▶ Extract to read:
_ _ _ _ _ _ _
CRISPR Gene-Editing Patients Treated for Sickle Cell Disease Still Going Strong A Year Later

During the recently concluded American Society for Hematology (ASH) meeting, researchers reported the most recent results from the first patients treated for sickle cell anemia and beta-thalassemia. Ten patients received treatment using CRISPR gene-editing technology in the research study to make precise changes to their DNA. The treatment was so successful, with minimal side effects, that a year later, the patients are still doing well and continue to improve.

The treatment consists of doctors removing stem cells from the patients’ bone marrow and using CRISPR to edit a gene in the cells, activating fetal hemoglobin production. Fetuses produce this protein in the womb, but it usually shuts off shortly after birth. The scientists believe that the fetal hemoglobin counteracts the defective adult hemoglobin they were born with. The patients then undergo rigorous chemotherapy to destroy most of their current bone marrow to replace it with the gene-edited cells, billions of which are then infused into their bodies.
_ _ _ _ _ _ _
▶ Listed records:
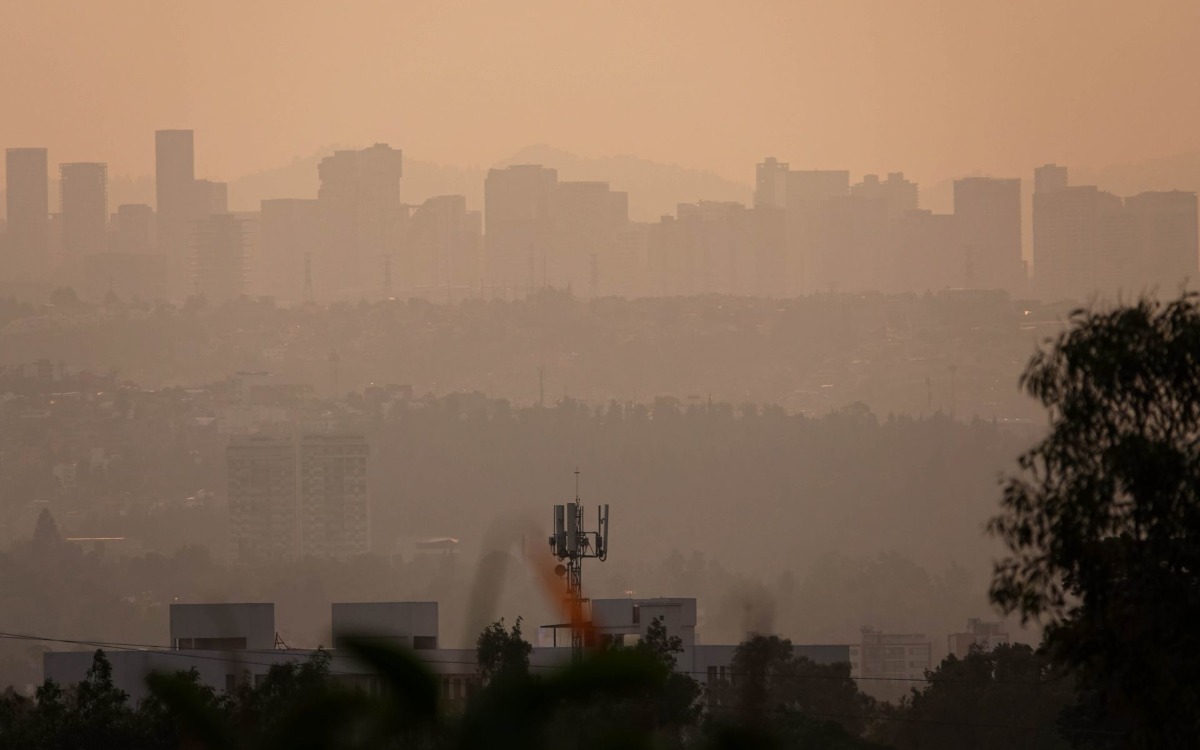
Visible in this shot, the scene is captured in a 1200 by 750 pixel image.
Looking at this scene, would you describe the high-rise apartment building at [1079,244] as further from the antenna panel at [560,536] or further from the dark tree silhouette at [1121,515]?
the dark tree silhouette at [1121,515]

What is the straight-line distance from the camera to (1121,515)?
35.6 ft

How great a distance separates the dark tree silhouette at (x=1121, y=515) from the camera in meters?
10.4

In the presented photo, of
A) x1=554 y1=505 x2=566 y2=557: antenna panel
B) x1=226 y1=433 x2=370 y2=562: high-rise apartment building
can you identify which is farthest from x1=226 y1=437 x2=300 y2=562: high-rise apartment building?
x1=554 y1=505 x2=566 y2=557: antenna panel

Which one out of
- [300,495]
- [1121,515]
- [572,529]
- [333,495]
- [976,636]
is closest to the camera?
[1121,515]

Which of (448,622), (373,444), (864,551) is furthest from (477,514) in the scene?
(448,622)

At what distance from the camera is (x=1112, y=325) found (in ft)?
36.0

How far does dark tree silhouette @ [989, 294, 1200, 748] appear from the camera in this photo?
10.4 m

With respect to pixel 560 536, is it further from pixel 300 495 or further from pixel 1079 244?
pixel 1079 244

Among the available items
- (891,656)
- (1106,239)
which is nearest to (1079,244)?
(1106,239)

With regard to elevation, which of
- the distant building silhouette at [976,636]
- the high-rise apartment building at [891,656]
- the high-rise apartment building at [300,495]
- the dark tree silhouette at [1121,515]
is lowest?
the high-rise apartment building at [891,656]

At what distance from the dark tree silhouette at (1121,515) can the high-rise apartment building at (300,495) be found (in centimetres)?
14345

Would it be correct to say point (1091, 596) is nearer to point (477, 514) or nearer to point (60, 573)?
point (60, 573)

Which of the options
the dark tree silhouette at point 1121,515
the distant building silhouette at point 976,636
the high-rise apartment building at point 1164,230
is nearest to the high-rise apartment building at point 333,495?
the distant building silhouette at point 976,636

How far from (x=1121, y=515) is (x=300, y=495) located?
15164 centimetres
_ _ _ _ _ _ _
▶ Required work:
A – According to the article on CRISPR treatment for sickle cell disease, which protein do the doctors activate by editing a gene in the patients' stem cells?
B – Summarize the article on CRISPR treatment for sickle cell disease in two sentences.
C – Resume the article on CRISPR treatment for sickle cell disease, starting after its last sentence.

▶ Replies:
A – Fetal hemoglobin.

B – At the American Society for Hematology meeting, researchers reported that ten patients with sickle cell anemia and beta-thalassemia treated with CRISPR gene editing are still doing well a year later, with minimal side effects. The treatment edits a gene in stem cells taken from the patients' bone marrow so that they produce fetal hemoglobin, and billions of these edited cells are infused back after chemotherapy destroys most of the patients' existing bone marrow.

C –
Bone marrow cell samples from patients six months, then one-year post-treatment, showed the gene-edited cells had continued the full year, an encouraging indication that the approach has permanently altered their DNA and could last a lifetime.

The sickle cell patients haven’t had any disease complications since getting the treatment, including any pain attacks or hospitalizations. One has even been able to step down off the powerful pain medications she’s needed the greater part of her life. Similarly, the beta-thalassemia patients have not required their regular blood transfusions previously needed to keep them alive. “This gives us great confidence that this can be a one-time therapy that can be a cure for life,” says Samarth Kulkarni, the CEO of CRISPR Therapeutics.

“It is opening the door for us to show that this therapy can not only be used in sickle cell and thalassemia but potentially can be used in other disorders,” says Dr. Haydar Frangoul of the Sarah Cannon Research Institute in Nashville and who is helping run the study

“I’m very excited to see these results,” said Jennifer Doudna of the University of California, Berkeley, who was one of the winners of the Nobel Prize this year for her role in CRISPR’s development. “Patients appear to be cured of their disease, which is simply remarkable.”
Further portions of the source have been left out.